**WHAT IS NEEDED**
In the text below on threats faced by planning officers, list each of the special measures that Silvester says were put in place in Surrey.

━━━ DOCUMENT EXTRACT ━━━

Speaking to a Planning magazine reporter following the arson attack on South Oxfordshire DC's offices John Silvester, former President and current Communications Manager for POS, said "Planning is a front line activity dealing with often controversial issues. As a consequence those affected can get very emotive and potentially volatile. There is the sad case some years ago of an Enforcement Officer being shot and killed."

Silvester continued, "Planning managers must undertake regular health and safety audits and adjust their procedures as and when needed in response to actual or possible threats. POS has no statistics as to how often planning officers are threatened; but it is alas commonplace, however, actual bodily harm does appear to be relatively rare."

Silvester added "I am personally aware of one situation in Surrey where we had to put in place a raft of special measures including stab vests, coded messages, private security assistance and hire cars, all in response to violent threats from travellers on an unauthorised site. I too, as a chief officer, was once threatened by hospital staff, that I would not get treatment should I visit, if a staff car park was not approved - it having been delayed for an ecological assessment."

JDS260914_web.jpg  John Silvester  MikeKiely3web.jpg Mike Kiely

Mike Kiely, also a former President of POS and the current Chair of the Board of Trustees, commented to the reporter that the South Oxfordshire incident highlighted that planning officers "need to take the necessary precautions in the course of their work when feelings run high".

Kiely, the Director of Planning at Croydon LBC, added that councils should also have up-to-date plans in place to miniomise disruption to their services when their buildings are put out of use, such as in South Oxforshire. The effect of arson, terrorist attacks or riots in putting council offices out of use also needs to be anticipated to minimise disruption to local servcies, said Kiely.

━━━ DATA EXTRACT ━━━

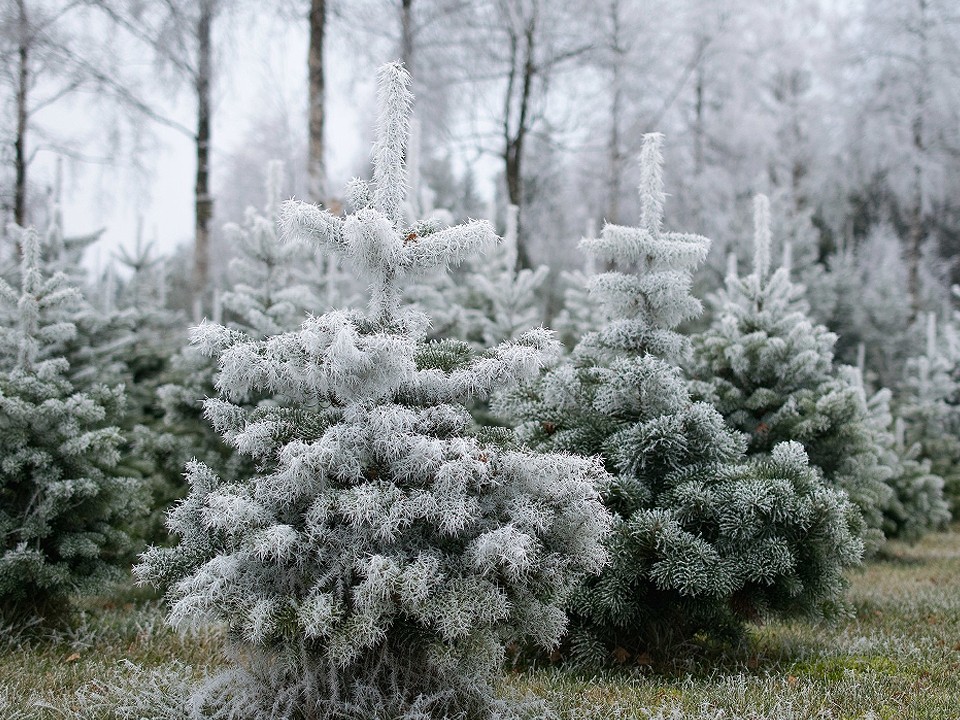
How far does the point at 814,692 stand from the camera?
4445 millimetres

━━━

**EXERCISE RESULT**
Stab vests, coded messages, private security assistance, and hire cars.